SELECTED EXTRACT:
# San Francisco Street Trees!
Some fun exploration of the data on SF street trees on BigQuery.

In [0]:
from google.colab import auth
auth.authenticate_user() 
project_id = "cellular-scion-217900"

In [0]:
import pandas as pd
import altair as alt

## Top Tree Care Takers

To start, let's explore who's caring for the trees...

In [0]:
%%bigquery --project $project_id sfTreeCareTakers
SELECT
  care_taker,
  COUNT(*) AS trees
FROM
  `bigquery-public-data.san_francisco_trees.street_trees`
WHERE
  plant_type = "Tree"
GROUP BY
  care_taker
ORDER BY
  trees DESC
LIMIT
  15

Unnamed: 0,care_taker,trees
0,Private,160657
1,DPW,26644
2,SFUSD,1061
3,Port,723
4,Rec/Park,721
5,PUC,261
6,DPW for City Agency,199
7,MTA,104
8,Dept of Real Estate,87
9,Purchasing Dept,85


In [0]:
alt.Chart(sfTreeCareTakers).mark_bar().encode(
    y=alt.Y("care_taker:O", sort=alt.EncodingSortField(field="trees", op="count", order='ascending'), axis = alt.Axis(title="Care Takers")),
    x=alt.X("trees:Q", axis = alt.Axis(title="Number of Trees"), scale=alt.Scale(type='log'))
)

Unsurprisingly, the vast majority of trees are cared for by private entities followed by the Department of Public Works.  What does surprise me is the difference between the number of trees cared for by private entities vs. the Department of Public Works.  Perhaps this is just due to ignorance on my part, but I went in thinking that public services would care for quite a few more trees, but I guess I am wrong!  Either way, this is an important query to look at to establish background for the rest of the analysis.

## Most Prominent Tree Types

Next up, lets explore the top tree types in SF!  Afterwards, we can similarly explore where these trees are planted most...

In [0]:
%%bigquery --project $project_id sfTreeTypes
SELECT
  species,
  COUNT(*) AS trees
FROM
  `bigquery-public-data.san_francisco_trees.street_trees`
WHERE
  plant_type = "Tree" AND
  location <> ""

WHAT YOU WILL DO: According to the San Francisco street trees notebook, how many trees are cared for by private entities?

Data listing:
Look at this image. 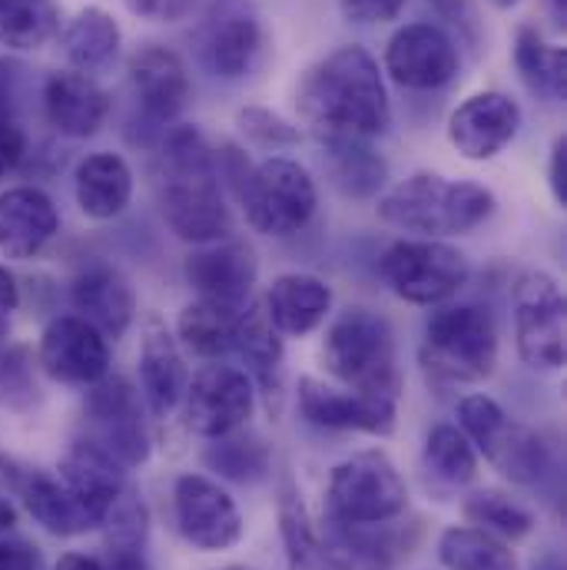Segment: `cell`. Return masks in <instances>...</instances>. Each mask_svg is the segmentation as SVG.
Returning a JSON list of instances; mask_svg holds the SVG:
<instances>
[{
	"label": "cell",
	"instance_id": "1",
	"mask_svg": "<svg viewBox=\"0 0 567 570\" xmlns=\"http://www.w3.org/2000/svg\"><path fill=\"white\" fill-rule=\"evenodd\" d=\"M299 117L319 137L372 140L389 134L392 104L375 57L365 47H339L325 53L299 83Z\"/></svg>",
	"mask_w": 567,
	"mask_h": 570
},
{
	"label": "cell",
	"instance_id": "2",
	"mask_svg": "<svg viewBox=\"0 0 567 570\" xmlns=\"http://www.w3.org/2000/svg\"><path fill=\"white\" fill-rule=\"evenodd\" d=\"M159 213L193 246L229 239L233 216L219 186L216 153L196 127H176L159 153Z\"/></svg>",
	"mask_w": 567,
	"mask_h": 570
},
{
	"label": "cell",
	"instance_id": "3",
	"mask_svg": "<svg viewBox=\"0 0 567 570\" xmlns=\"http://www.w3.org/2000/svg\"><path fill=\"white\" fill-rule=\"evenodd\" d=\"M495 193L481 183L448 179L441 173H416L392 186L375 209L382 223L434 239L478 229L495 213Z\"/></svg>",
	"mask_w": 567,
	"mask_h": 570
},
{
	"label": "cell",
	"instance_id": "4",
	"mask_svg": "<svg viewBox=\"0 0 567 570\" xmlns=\"http://www.w3.org/2000/svg\"><path fill=\"white\" fill-rule=\"evenodd\" d=\"M322 362L349 392L399 402V365L392 325L362 305L345 308L325 332Z\"/></svg>",
	"mask_w": 567,
	"mask_h": 570
},
{
	"label": "cell",
	"instance_id": "5",
	"mask_svg": "<svg viewBox=\"0 0 567 570\" xmlns=\"http://www.w3.org/2000/svg\"><path fill=\"white\" fill-rule=\"evenodd\" d=\"M422 368L434 385H475L498 365L495 318L478 305H441L428 315Z\"/></svg>",
	"mask_w": 567,
	"mask_h": 570
},
{
	"label": "cell",
	"instance_id": "6",
	"mask_svg": "<svg viewBox=\"0 0 567 570\" xmlns=\"http://www.w3.org/2000/svg\"><path fill=\"white\" fill-rule=\"evenodd\" d=\"M325 504L339 528H382L405 514L409 488L385 451H359L332 468Z\"/></svg>",
	"mask_w": 567,
	"mask_h": 570
},
{
	"label": "cell",
	"instance_id": "7",
	"mask_svg": "<svg viewBox=\"0 0 567 570\" xmlns=\"http://www.w3.org/2000/svg\"><path fill=\"white\" fill-rule=\"evenodd\" d=\"M239 203L256 233L283 239L309 226L319 206V193L312 173L302 163L289 156H270L250 169L239 189Z\"/></svg>",
	"mask_w": 567,
	"mask_h": 570
},
{
	"label": "cell",
	"instance_id": "8",
	"mask_svg": "<svg viewBox=\"0 0 567 570\" xmlns=\"http://www.w3.org/2000/svg\"><path fill=\"white\" fill-rule=\"evenodd\" d=\"M515 335L518 355L535 372L565 365V292L545 269H528L515 283Z\"/></svg>",
	"mask_w": 567,
	"mask_h": 570
},
{
	"label": "cell",
	"instance_id": "9",
	"mask_svg": "<svg viewBox=\"0 0 567 570\" xmlns=\"http://www.w3.org/2000/svg\"><path fill=\"white\" fill-rule=\"evenodd\" d=\"M382 276L412 305H441L468 283V256L438 239H402L385 249Z\"/></svg>",
	"mask_w": 567,
	"mask_h": 570
},
{
	"label": "cell",
	"instance_id": "10",
	"mask_svg": "<svg viewBox=\"0 0 567 570\" xmlns=\"http://www.w3.org/2000/svg\"><path fill=\"white\" fill-rule=\"evenodd\" d=\"M266 47L263 20L250 0H213L199 30V63L219 80H243L253 73Z\"/></svg>",
	"mask_w": 567,
	"mask_h": 570
},
{
	"label": "cell",
	"instance_id": "11",
	"mask_svg": "<svg viewBox=\"0 0 567 570\" xmlns=\"http://www.w3.org/2000/svg\"><path fill=\"white\" fill-rule=\"evenodd\" d=\"M84 419V438L97 444L104 454H110L120 468H140L149 458V431L143 425L140 395L127 379L107 375L97 385H90Z\"/></svg>",
	"mask_w": 567,
	"mask_h": 570
},
{
	"label": "cell",
	"instance_id": "12",
	"mask_svg": "<svg viewBox=\"0 0 567 570\" xmlns=\"http://www.w3.org/2000/svg\"><path fill=\"white\" fill-rule=\"evenodd\" d=\"M186 428L199 438H223L250 422L256 389L246 372L233 365H206L186 385Z\"/></svg>",
	"mask_w": 567,
	"mask_h": 570
},
{
	"label": "cell",
	"instance_id": "13",
	"mask_svg": "<svg viewBox=\"0 0 567 570\" xmlns=\"http://www.w3.org/2000/svg\"><path fill=\"white\" fill-rule=\"evenodd\" d=\"M173 514L186 544L199 551H229L243 538L236 501L203 474H183L173 488Z\"/></svg>",
	"mask_w": 567,
	"mask_h": 570
},
{
	"label": "cell",
	"instance_id": "14",
	"mask_svg": "<svg viewBox=\"0 0 567 570\" xmlns=\"http://www.w3.org/2000/svg\"><path fill=\"white\" fill-rule=\"evenodd\" d=\"M37 362L53 382L90 389L110 375V345L80 315H57L40 335Z\"/></svg>",
	"mask_w": 567,
	"mask_h": 570
},
{
	"label": "cell",
	"instance_id": "15",
	"mask_svg": "<svg viewBox=\"0 0 567 570\" xmlns=\"http://www.w3.org/2000/svg\"><path fill=\"white\" fill-rule=\"evenodd\" d=\"M458 47L434 23H405L385 47V70L405 90H438L458 73Z\"/></svg>",
	"mask_w": 567,
	"mask_h": 570
},
{
	"label": "cell",
	"instance_id": "16",
	"mask_svg": "<svg viewBox=\"0 0 567 570\" xmlns=\"http://www.w3.org/2000/svg\"><path fill=\"white\" fill-rule=\"evenodd\" d=\"M521 130V107L515 97L501 90H485L468 97L448 117V140L451 146L475 163L495 159Z\"/></svg>",
	"mask_w": 567,
	"mask_h": 570
},
{
	"label": "cell",
	"instance_id": "17",
	"mask_svg": "<svg viewBox=\"0 0 567 570\" xmlns=\"http://www.w3.org/2000/svg\"><path fill=\"white\" fill-rule=\"evenodd\" d=\"M299 409L312 425L332 428V431H365L379 438H389L399 419V402L359 395V392H339L319 379L299 382Z\"/></svg>",
	"mask_w": 567,
	"mask_h": 570
},
{
	"label": "cell",
	"instance_id": "18",
	"mask_svg": "<svg viewBox=\"0 0 567 570\" xmlns=\"http://www.w3.org/2000/svg\"><path fill=\"white\" fill-rule=\"evenodd\" d=\"M186 283L193 285L203 298L246 305L253 295V285L260 276L256 253L239 239H216L186 256Z\"/></svg>",
	"mask_w": 567,
	"mask_h": 570
},
{
	"label": "cell",
	"instance_id": "19",
	"mask_svg": "<svg viewBox=\"0 0 567 570\" xmlns=\"http://www.w3.org/2000/svg\"><path fill=\"white\" fill-rule=\"evenodd\" d=\"M43 114L57 134L70 140H90L110 117V97L94 77L57 70L43 83Z\"/></svg>",
	"mask_w": 567,
	"mask_h": 570
},
{
	"label": "cell",
	"instance_id": "20",
	"mask_svg": "<svg viewBox=\"0 0 567 570\" xmlns=\"http://www.w3.org/2000/svg\"><path fill=\"white\" fill-rule=\"evenodd\" d=\"M130 87L153 124H173L189 104V70L169 47L149 43L130 57Z\"/></svg>",
	"mask_w": 567,
	"mask_h": 570
},
{
	"label": "cell",
	"instance_id": "21",
	"mask_svg": "<svg viewBox=\"0 0 567 570\" xmlns=\"http://www.w3.org/2000/svg\"><path fill=\"white\" fill-rule=\"evenodd\" d=\"M60 216L53 199L37 186H10L0 193V253L7 259H33L57 236Z\"/></svg>",
	"mask_w": 567,
	"mask_h": 570
},
{
	"label": "cell",
	"instance_id": "22",
	"mask_svg": "<svg viewBox=\"0 0 567 570\" xmlns=\"http://www.w3.org/2000/svg\"><path fill=\"white\" fill-rule=\"evenodd\" d=\"M233 352L246 362V375L253 389L266 399V409L273 415L283 412V338L273 328L263 302H246L239 312Z\"/></svg>",
	"mask_w": 567,
	"mask_h": 570
},
{
	"label": "cell",
	"instance_id": "23",
	"mask_svg": "<svg viewBox=\"0 0 567 570\" xmlns=\"http://www.w3.org/2000/svg\"><path fill=\"white\" fill-rule=\"evenodd\" d=\"M186 385L189 379L179 355V342L156 315H149L140 342V395L146 409L156 419L173 415L186 395Z\"/></svg>",
	"mask_w": 567,
	"mask_h": 570
},
{
	"label": "cell",
	"instance_id": "24",
	"mask_svg": "<svg viewBox=\"0 0 567 570\" xmlns=\"http://www.w3.org/2000/svg\"><path fill=\"white\" fill-rule=\"evenodd\" d=\"M13 498H20V504L27 508V514L57 538H77L84 531L100 528L94 521V514L77 501V494L50 471H40L33 464H27L10 491Z\"/></svg>",
	"mask_w": 567,
	"mask_h": 570
},
{
	"label": "cell",
	"instance_id": "25",
	"mask_svg": "<svg viewBox=\"0 0 567 570\" xmlns=\"http://www.w3.org/2000/svg\"><path fill=\"white\" fill-rule=\"evenodd\" d=\"M124 474H127V468H120L110 454H104L87 438H80L67 451L60 468H57V478L77 494V501L94 514L97 524L107 521L110 508L127 491V478Z\"/></svg>",
	"mask_w": 567,
	"mask_h": 570
},
{
	"label": "cell",
	"instance_id": "26",
	"mask_svg": "<svg viewBox=\"0 0 567 570\" xmlns=\"http://www.w3.org/2000/svg\"><path fill=\"white\" fill-rule=\"evenodd\" d=\"M70 298H74V308L80 312V318L90 322L104 338H120L137 315L134 285L110 266L84 269L74 279Z\"/></svg>",
	"mask_w": 567,
	"mask_h": 570
},
{
	"label": "cell",
	"instance_id": "27",
	"mask_svg": "<svg viewBox=\"0 0 567 570\" xmlns=\"http://www.w3.org/2000/svg\"><path fill=\"white\" fill-rule=\"evenodd\" d=\"M77 206L90 219H117L134 199V169L120 153H90L74 173Z\"/></svg>",
	"mask_w": 567,
	"mask_h": 570
},
{
	"label": "cell",
	"instance_id": "28",
	"mask_svg": "<svg viewBox=\"0 0 567 570\" xmlns=\"http://www.w3.org/2000/svg\"><path fill=\"white\" fill-rule=\"evenodd\" d=\"M263 308L280 335H309L332 312V288L309 273H285L270 285Z\"/></svg>",
	"mask_w": 567,
	"mask_h": 570
},
{
	"label": "cell",
	"instance_id": "29",
	"mask_svg": "<svg viewBox=\"0 0 567 570\" xmlns=\"http://www.w3.org/2000/svg\"><path fill=\"white\" fill-rule=\"evenodd\" d=\"M120 43H124L120 23L104 7H84L60 33L63 57L77 73L87 77L107 73L120 57Z\"/></svg>",
	"mask_w": 567,
	"mask_h": 570
},
{
	"label": "cell",
	"instance_id": "30",
	"mask_svg": "<svg viewBox=\"0 0 567 570\" xmlns=\"http://www.w3.org/2000/svg\"><path fill=\"white\" fill-rule=\"evenodd\" d=\"M475 451H481L515 484H538L551 471L548 444L531 428L518 425L508 415L488 431V438Z\"/></svg>",
	"mask_w": 567,
	"mask_h": 570
},
{
	"label": "cell",
	"instance_id": "31",
	"mask_svg": "<svg viewBox=\"0 0 567 570\" xmlns=\"http://www.w3.org/2000/svg\"><path fill=\"white\" fill-rule=\"evenodd\" d=\"M322 142V166L329 183L352 196V199H369L375 196L385 179H389V163L355 137H319Z\"/></svg>",
	"mask_w": 567,
	"mask_h": 570
},
{
	"label": "cell",
	"instance_id": "32",
	"mask_svg": "<svg viewBox=\"0 0 567 570\" xmlns=\"http://www.w3.org/2000/svg\"><path fill=\"white\" fill-rule=\"evenodd\" d=\"M239 312H243V305H229V302L199 295L196 302H189L179 312L176 342H183V348L199 358H219V355L233 352Z\"/></svg>",
	"mask_w": 567,
	"mask_h": 570
},
{
	"label": "cell",
	"instance_id": "33",
	"mask_svg": "<svg viewBox=\"0 0 567 570\" xmlns=\"http://www.w3.org/2000/svg\"><path fill=\"white\" fill-rule=\"evenodd\" d=\"M515 67L525 87L548 100L561 104L567 90V53L565 47L548 43L545 33L535 23H521L515 33Z\"/></svg>",
	"mask_w": 567,
	"mask_h": 570
},
{
	"label": "cell",
	"instance_id": "34",
	"mask_svg": "<svg viewBox=\"0 0 567 570\" xmlns=\"http://www.w3.org/2000/svg\"><path fill=\"white\" fill-rule=\"evenodd\" d=\"M438 558L448 570H518V554L481 528H448Z\"/></svg>",
	"mask_w": 567,
	"mask_h": 570
},
{
	"label": "cell",
	"instance_id": "35",
	"mask_svg": "<svg viewBox=\"0 0 567 570\" xmlns=\"http://www.w3.org/2000/svg\"><path fill=\"white\" fill-rule=\"evenodd\" d=\"M280 531L289 570H339V554L319 538L315 524L292 491H285L280 501Z\"/></svg>",
	"mask_w": 567,
	"mask_h": 570
},
{
	"label": "cell",
	"instance_id": "36",
	"mask_svg": "<svg viewBox=\"0 0 567 570\" xmlns=\"http://www.w3.org/2000/svg\"><path fill=\"white\" fill-rule=\"evenodd\" d=\"M60 33L53 0H0V43L10 50H40Z\"/></svg>",
	"mask_w": 567,
	"mask_h": 570
},
{
	"label": "cell",
	"instance_id": "37",
	"mask_svg": "<svg viewBox=\"0 0 567 570\" xmlns=\"http://www.w3.org/2000/svg\"><path fill=\"white\" fill-rule=\"evenodd\" d=\"M206 464L213 471H219L223 478L229 481H239V484H256L270 474L273 468V454H270V444L263 438H253V434H223V438H213V444L206 448Z\"/></svg>",
	"mask_w": 567,
	"mask_h": 570
},
{
	"label": "cell",
	"instance_id": "38",
	"mask_svg": "<svg viewBox=\"0 0 567 570\" xmlns=\"http://www.w3.org/2000/svg\"><path fill=\"white\" fill-rule=\"evenodd\" d=\"M426 468L444 484L461 488L471 484L478 474V451L465 438V431L454 425L431 428L426 441Z\"/></svg>",
	"mask_w": 567,
	"mask_h": 570
},
{
	"label": "cell",
	"instance_id": "39",
	"mask_svg": "<svg viewBox=\"0 0 567 570\" xmlns=\"http://www.w3.org/2000/svg\"><path fill=\"white\" fill-rule=\"evenodd\" d=\"M465 518L501 541H518L535 531V514L501 491H475L465 501Z\"/></svg>",
	"mask_w": 567,
	"mask_h": 570
},
{
	"label": "cell",
	"instance_id": "40",
	"mask_svg": "<svg viewBox=\"0 0 567 570\" xmlns=\"http://www.w3.org/2000/svg\"><path fill=\"white\" fill-rule=\"evenodd\" d=\"M236 124H239V130H243L246 140L263 146V149H285V146H299V140H302L299 130L285 117L266 110V107H246V110H239Z\"/></svg>",
	"mask_w": 567,
	"mask_h": 570
},
{
	"label": "cell",
	"instance_id": "41",
	"mask_svg": "<svg viewBox=\"0 0 567 570\" xmlns=\"http://www.w3.org/2000/svg\"><path fill=\"white\" fill-rule=\"evenodd\" d=\"M37 385L30 379V362H27V352L23 348H10V352H0V399L17 405V395L23 399H33Z\"/></svg>",
	"mask_w": 567,
	"mask_h": 570
},
{
	"label": "cell",
	"instance_id": "42",
	"mask_svg": "<svg viewBox=\"0 0 567 570\" xmlns=\"http://www.w3.org/2000/svg\"><path fill=\"white\" fill-rule=\"evenodd\" d=\"M345 20L372 27V23H389L402 13L405 0H339Z\"/></svg>",
	"mask_w": 567,
	"mask_h": 570
},
{
	"label": "cell",
	"instance_id": "43",
	"mask_svg": "<svg viewBox=\"0 0 567 570\" xmlns=\"http://www.w3.org/2000/svg\"><path fill=\"white\" fill-rule=\"evenodd\" d=\"M124 3L140 20H149V23H176V20L189 17L199 0H124Z\"/></svg>",
	"mask_w": 567,
	"mask_h": 570
},
{
	"label": "cell",
	"instance_id": "44",
	"mask_svg": "<svg viewBox=\"0 0 567 570\" xmlns=\"http://www.w3.org/2000/svg\"><path fill=\"white\" fill-rule=\"evenodd\" d=\"M27 149H30V140H27L23 124L20 120H0V179L27 159Z\"/></svg>",
	"mask_w": 567,
	"mask_h": 570
},
{
	"label": "cell",
	"instance_id": "45",
	"mask_svg": "<svg viewBox=\"0 0 567 570\" xmlns=\"http://www.w3.org/2000/svg\"><path fill=\"white\" fill-rule=\"evenodd\" d=\"M20 83L23 67L17 60H0V120H20Z\"/></svg>",
	"mask_w": 567,
	"mask_h": 570
},
{
	"label": "cell",
	"instance_id": "46",
	"mask_svg": "<svg viewBox=\"0 0 567 570\" xmlns=\"http://www.w3.org/2000/svg\"><path fill=\"white\" fill-rule=\"evenodd\" d=\"M0 570H43V554L27 541H0Z\"/></svg>",
	"mask_w": 567,
	"mask_h": 570
},
{
	"label": "cell",
	"instance_id": "47",
	"mask_svg": "<svg viewBox=\"0 0 567 570\" xmlns=\"http://www.w3.org/2000/svg\"><path fill=\"white\" fill-rule=\"evenodd\" d=\"M548 186L555 203L565 209L567 206V137H558L551 142V159H548Z\"/></svg>",
	"mask_w": 567,
	"mask_h": 570
},
{
	"label": "cell",
	"instance_id": "48",
	"mask_svg": "<svg viewBox=\"0 0 567 570\" xmlns=\"http://www.w3.org/2000/svg\"><path fill=\"white\" fill-rule=\"evenodd\" d=\"M104 570H149L146 548H130V544H107V561Z\"/></svg>",
	"mask_w": 567,
	"mask_h": 570
},
{
	"label": "cell",
	"instance_id": "49",
	"mask_svg": "<svg viewBox=\"0 0 567 570\" xmlns=\"http://www.w3.org/2000/svg\"><path fill=\"white\" fill-rule=\"evenodd\" d=\"M20 305V292H17V279L0 266V338H7L10 332V312Z\"/></svg>",
	"mask_w": 567,
	"mask_h": 570
},
{
	"label": "cell",
	"instance_id": "50",
	"mask_svg": "<svg viewBox=\"0 0 567 570\" xmlns=\"http://www.w3.org/2000/svg\"><path fill=\"white\" fill-rule=\"evenodd\" d=\"M53 570H104V561H97L90 554H63Z\"/></svg>",
	"mask_w": 567,
	"mask_h": 570
},
{
	"label": "cell",
	"instance_id": "51",
	"mask_svg": "<svg viewBox=\"0 0 567 570\" xmlns=\"http://www.w3.org/2000/svg\"><path fill=\"white\" fill-rule=\"evenodd\" d=\"M13 524H17V508L10 504V498L0 494V531H7V528H13Z\"/></svg>",
	"mask_w": 567,
	"mask_h": 570
},
{
	"label": "cell",
	"instance_id": "52",
	"mask_svg": "<svg viewBox=\"0 0 567 570\" xmlns=\"http://www.w3.org/2000/svg\"><path fill=\"white\" fill-rule=\"evenodd\" d=\"M545 3H548V10H551V20H555V27L561 30V27H565V20H567L565 0H545Z\"/></svg>",
	"mask_w": 567,
	"mask_h": 570
},
{
	"label": "cell",
	"instance_id": "53",
	"mask_svg": "<svg viewBox=\"0 0 567 570\" xmlns=\"http://www.w3.org/2000/svg\"><path fill=\"white\" fill-rule=\"evenodd\" d=\"M495 7H501V10H511L515 3H521V0H491Z\"/></svg>",
	"mask_w": 567,
	"mask_h": 570
},
{
	"label": "cell",
	"instance_id": "54",
	"mask_svg": "<svg viewBox=\"0 0 567 570\" xmlns=\"http://www.w3.org/2000/svg\"><path fill=\"white\" fill-rule=\"evenodd\" d=\"M219 570H253V568H246V564H229V568H219Z\"/></svg>",
	"mask_w": 567,
	"mask_h": 570
}]
</instances>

WRITTEN ANSWER: 160,657 trees.